Margaret Chan, the WHO's director general, said the progress had been made possible "through the massive rollout" of effective prevention and treatment tools.

"In sub-Saharan Africa, more than half of the population is now sleeping under insecticide-treated mosquito nets, compared to just 2% in 2000," she wrote in the report published on Tuesday.

"A rapid expansion in diagnostic testing, and in the availability of antimalarial medicines, has allowed many more people to access timely and appropriate treatment."

Two countries, Nigeria and Democratic Republic of Congo, accounted for more than 35% of global malaria deaths in 2015.
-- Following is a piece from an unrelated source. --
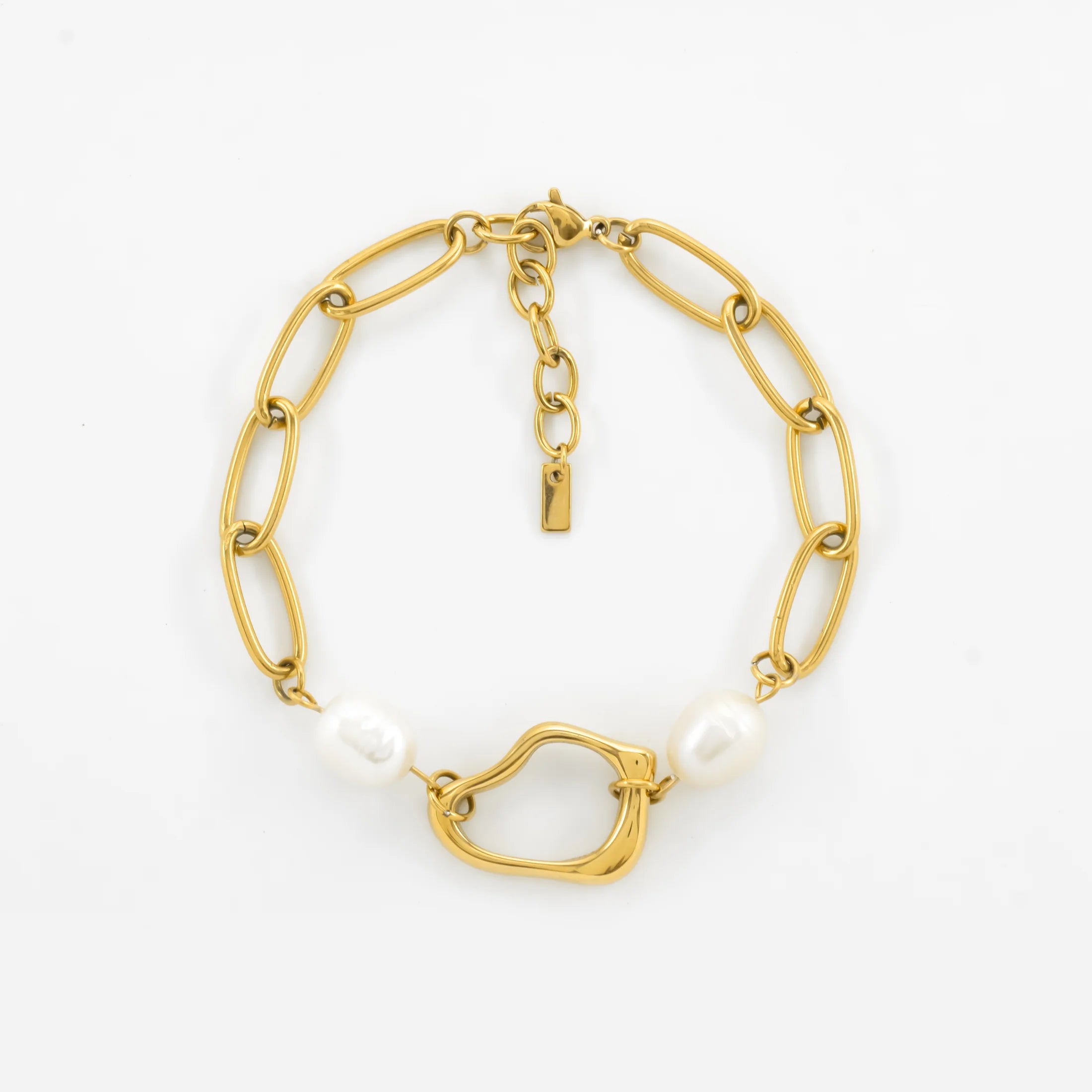 Demifine 18K Gold Plated Pearl Link Bracelet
Yet, the WHO said, an estimated 663 million cases of malaria have been averted in sub-Saharan Africa since 2001 as a direct result of the scale-up of three key malaria control interventions: bednets, indoor spraying and the use of malaria drugs known as artemisinin-based combination therapy, or ACTs.

Mosquito nets have had the greatest impact, it said.

Pedro Alonso, director of the WHO's global malaria program, cautioned, however, that as the global burden of malaria declining, new challenges are emerging.

"In many countries, progress is threatened by the rapid development and spread of mosquito resistance to insecticides. Drug resistance could also jeopardize recent gains in malaria control," he said.

In the past five years, 60 of the 78 countries that monitor insecticide resistance have reported mosquito resistance to at least one insecticide used in nets and indoor spraying, the report found. And of these, 49 reported resistance to two or more classes of insecticide.